14. The computing device of claim 12, wherein identifying the particular path based on the specified set of performance characteristics comprises selecting a pre-defined logical network having a specified performance guarantee that satisfies the set of performance characteristics for the particular service.

15. The computing device of claim 12, wherein the performance guarantee of the particular path for the particular service is determined based on a performance characteristic of the particular service over the particular path, wherein the performance characteristic of the particular service over the particular path is determined based on the particular service's interactions with one or more microservices in the network over the particular path.

16. The computing device of claim 12, wherein the list of transit nodes associated with the particular path is appended to the packet in a segment routing header.

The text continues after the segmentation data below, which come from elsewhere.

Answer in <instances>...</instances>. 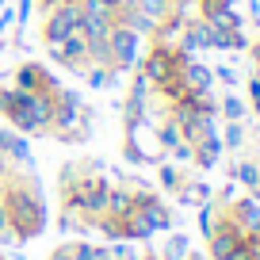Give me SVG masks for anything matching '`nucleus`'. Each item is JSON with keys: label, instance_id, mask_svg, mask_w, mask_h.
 Listing matches in <instances>:
<instances>
[{"label": "nucleus", "instance_id": "nucleus-9", "mask_svg": "<svg viewBox=\"0 0 260 260\" xmlns=\"http://www.w3.org/2000/svg\"><path fill=\"white\" fill-rule=\"evenodd\" d=\"M180 42L176 46L180 50H187V54H195V50H211L214 46V35H211V23H207V19H199V16H191L187 19L184 16V23H180Z\"/></svg>", "mask_w": 260, "mask_h": 260}, {"label": "nucleus", "instance_id": "nucleus-11", "mask_svg": "<svg viewBox=\"0 0 260 260\" xmlns=\"http://www.w3.org/2000/svg\"><path fill=\"white\" fill-rule=\"evenodd\" d=\"M218 153H222V138L218 134H203V138L191 146V161L199 165V169H211V165L218 161Z\"/></svg>", "mask_w": 260, "mask_h": 260}, {"label": "nucleus", "instance_id": "nucleus-19", "mask_svg": "<svg viewBox=\"0 0 260 260\" xmlns=\"http://www.w3.org/2000/svg\"><path fill=\"white\" fill-rule=\"evenodd\" d=\"M226 260H256V241H252V237H245V241L237 245V249L230 252Z\"/></svg>", "mask_w": 260, "mask_h": 260}, {"label": "nucleus", "instance_id": "nucleus-10", "mask_svg": "<svg viewBox=\"0 0 260 260\" xmlns=\"http://www.w3.org/2000/svg\"><path fill=\"white\" fill-rule=\"evenodd\" d=\"M222 211L230 214V222H234L245 237L260 234V203H256V199H237V203H230V207L222 203Z\"/></svg>", "mask_w": 260, "mask_h": 260}, {"label": "nucleus", "instance_id": "nucleus-23", "mask_svg": "<svg viewBox=\"0 0 260 260\" xmlns=\"http://www.w3.org/2000/svg\"><path fill=\"white\" fill-rule=\"evenodd\" d=\"M252 199H256V203H260V187H252Z\"/></svg>", "mask_w": 260, "mask_h": 260}, {"label": "nucleus", "instance_id": "nucleus-3", "mask_svg": "<svg viewBox=\"0 0 260 260\" xmlns=\"http://www.w3.org/2000/svg\"><path fill=\"white\" fill-rule=\"evenodd\" d=\"M138 46H142V35L134 31V27L115 23L111 31H107V39H104V57L92 61V65H104V69H111L115 77L130 73V69L138 65Z\"/></svg>", "mask_w": 260, "mask_h": 260}, {"label": "nucleus", "instance_id": "nucleus-12", "mask_svg": "<svg viewBox=\"0 0 260 260\" xmlns=\"http://www.w3.org/2000/svg\"><path fill=\"white\" fill-rule=\"evenodd\" d=\"M211 81H214V69H207L203 61H195V57H191V61L184 65V84L191 92H211Z\"/></svg>", "mask_w": 260, "mask_h": 260}, {"label": "nucleus", "instance_id": "nucleus-2", "mask_svg": "<svg viewBox=\"0 0 260 260\" xmlns=\"http://www.w3.org/2000/svg\"><path fill=\"white\" fill-rule=\"evenodd\" d=\"M191 61V54L180 46H172V42L165 39H153V46H149V54L142 57V65H134L142 77H146L149 88H157V84H165L169 77H184V65Z\"/></svg>", "mask_w": 260, "mask_h": 260}, {"label": "nucleus", "instance_id": "nucleus-22", "mask_svg": "<svg viewBox=\"0 0 260 260\" xmlns=\"http://www.w3.org/2000/svg\"><path fill=\"white\" fill-rule=\"evenodd\" d=\"M126 4H130V0H104V8H107V12H111V19H115V16H119V12H122V8H126Z\"/></svg>", "mask_w": 260, "mask_h": 260}, {"label": "nucleus", "instance_id": "nucleus-20", "mask_svg": "<svg viewBox=\"0 0 260 260\" xmlns=\"http://www.w3.org/2000/svg\"><path fill=\"white\" fill-rule=\"evenodd\" d=\"M241 138H245V130H241V122H230V126H226V138H222V146L237 149V146H241Z\"/></svg>", "mask_w": 260, "mask_h": 260}, {"label": "nucleus", "instance_id": "nucleus-13", "mask_svg": "<svg viewBox=\"0 0 260 260\" xmlns=\"http://www.w3.org/2000/svg\"><path fill=\"white\" fill-rule=\"evenodd\" d=\"M230 176L252 191V187H260V161H256V157H245L241 165H234V169H230Z\"/></svg>", "mask_w": 260, "mask_h": 260}, {"label": "nucleus", "instance_id": "nucleus-24", "mask_svg": "<svg viewBox=\"0 0 260 260\" xmlns=\"http://www.w3.org/2000/svg\"><path fill=\"white\" fill-rule=\"evenodd\" d=\"M256 260H260V245H256Z\"/></svg>", "mask_w": 260, "mask_h": 260}, {"label": "nucleus", "instance_id": "nucleus-6", "mask_svg": "<svg viewBox=\"0 0 260 260\" xmlns=\"http://www.w3.org/2000/svg\"><path fill=\"white\" fill-rule=\"evenodd\" d=\"M130 214H138L149 234L172 226V214H169V207H165V199L153 195V191H130Z\"/></svg>", "mask_w": 260, "mask_h": 260}, {"label": "nucleus", "instance_id": "nucleus-4", "mask_svg": "<svg viewBox=\"0 0 260 260\" xmlns=\"http://www.w3.org/2000/svg\"><path fill=\"white\" fill-rule=\"evenodd\" d=\"M81 4H54V8L42 16V23H39V42L42 46H61L69 35H77L81 31Z\"/></svg>", "mask_w": 260, "mask_h": 260}, {"label": "nucleus", "instance_id": "nucleus-8", "mask_svg": "<svg viewBox=\"0 0 260 260\" xmlns=\"http://www.w3.org/2000/svg\"><path fill=\"white\" fill-rule=\"evenodd\" d=\"M211 35H214V50H245L249 39L241 35V16L234 8L222 19H211Z\"/></svg>", "mask_w": 260, "mask_h": 260}, {"label": "nucleus", "instance_id": "nucleus-16", "mask_svg": "<svg viewBox=\"0 0 260 260\" xmlns=\"http://www.w3.org/2000/svg\"><path fill=\"white\" fill-rule=\"evenodd\" d=\"M84 81H88L92 88H107V84L115 81V73H111V69H104V65H92L88 73H84Z\"/></svg>", "mask_w": 260, "mask_h": 260}, {"label": "nucleus", "instance_id": "nucleus-15", "mask_svg": "<svg viewBox=\"0 0 260 260\" xmlns=\"http://www.w3.org/2000/svg\"><path fill=\"white\" fill-rule=\"evenodd\" d=\"M218 111L226 115L230 122H241V119H245V104H241V100H237V96H226V100H222V104H218Z\"/></svg>", "mask_w": 260, "mask_h": 260}, {"label": "nucleus", "instance_id": "nucleus-5", "mask_svg": "<svg viewBox=\"0 0 260 260\" xmlns=\"http://www.w3.org/2000/svg\"><path fill=\"white\" fill-rule=\"evenodd\" d=\"M12 81H16V88L31 92V96H42V100H50L61 88V81H57L42 61H19L16 69H12Z\"/></svg>", "mask_w": 260, "mask_h": 260}, {"label": "nucleus", "instance_id": "nucleus-21", "mask_svg": "<svg viewBox=\"0 0 260 260\" xmlns=\"http://www.w3.org/2000/svg\"><path fill=\"white\" fill-rule=\"evenodd\" d=\"M214 77H218V81H226V84H237V77H234V69H230V65H218V69H214Z\"/></svg>", "mask_w": 260, "mask_h": 260}, {"label": "nucleus", "instance_id": "nucleus-25", "mask_svg": "<svg viewBox=\"0 0 260 260\" xmlns=\"http://www.w3.org/2000/svg\"><path fill=\"white\" fill-rule=\"evenodd\" d=\"M0 8H4V0H0Z\"/></svg>", "mask_w": 260, "mask_h": 260}, {"label": "nucleus", "instance_id": "nucleus-18", "mask_svg": "<svg viewBox=\"0 0 260 260\" xmlns=\"http://www.w3.org/2000/svg\"><path fill=\"white\" fill-rule=\"evenodd\" d=\"M184 252H187V237L172 234V237H169V245H165V260H180Z\"/></svg>", "mask_w": 260, "mask_h": 260}, {"label": "nucleus", "instance_id": "nucleus-7", "mask_svg": "<svg viewBox=\"0 0 260 260\" xmlns=\"http://www.w3.org/2000/svg\"><path fill=\"white\" fill-rule=\"evenodd\" d=\"M50 61H57L61 69H69L73 77H84L92 69V54H88V42L81 39V31L69 35L61 46H50Z\"/></svg>", "mask_w": 260, "mask_h": 260}, {"label": "nucleus", "instance_id": "nucleus-14", "mask_svg": "<svg viewBox=\"0 0 260 260\" xmlns=\"http://www.w3.org/2000/svg\"><path fill=\"white\" fill-rule=\"evenodd\" d=\"M176 199L180 203H207V199H211V187L199 184V180H184V187L176 191Z\"/></svg>", "mask_w": 260, "mask_h": 260}, {"label": "nucleus", "instance_id": "nucleus-17", "mask_svg": "<svg viewBox=\"0 0 260 260\" xmlns=\"http://www.w3.org/2000/svg\"><path fill=\"white\" fill-rule=\"evenodd\" d=\"M161 184L172 187V191H180V187H184V172L172 169V165H161Z\"/></svg>", "mask_w": 260, "mask_h": 260}, {"label": "nucleus", "instance_id": "nucleus-1", "mask_svg": "<svg viewBox=\"0 0 260 260\" xmlns=\"http://www.w3.org/2000/svg\"><path fill=\"white\" fill-rule=\"evenodd\" d=\"M0 203L8 214V234L16 241H31L46 230V199H42L35 165H4L0 169Z\"/></svg>", "mask_w": 260, "mask_h": 260}]
</instances>
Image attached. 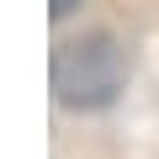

17. The computing device of claim 12, wherein forwarding the packet comprises:

(i) identifying a service associated with the packet based on fields in the packet;

(ii) performing a lookup against installed flow entries to determine if the packet requires an additional source routing header;

(iii) tagging the packet with additional metadata that identifies the packet as requiring a segment routing header; and

(iv) performing a lookup against a segment routing table based on the metadata to obtain a list of addresses to append to the packet.

18. The computing device of claim 12, wherein specifying the set of performance characteristics associated with the particular service comprises receiving information regarding an identity of the particular service and a specification of a performance guarantee by using an application programming interface (API).

19. The computing device of claim 12, wherein the set of performance characteristics comprises at least one of bandwidth, latency, and reliability.

20. The computing device of claim 12, wherein the plurality of actions further comprises maintaining a database for mapping microservices with (i) IP addresses of the microservices and (ii) tunnel endpoint addresses of host machines on which the microservices are implemented.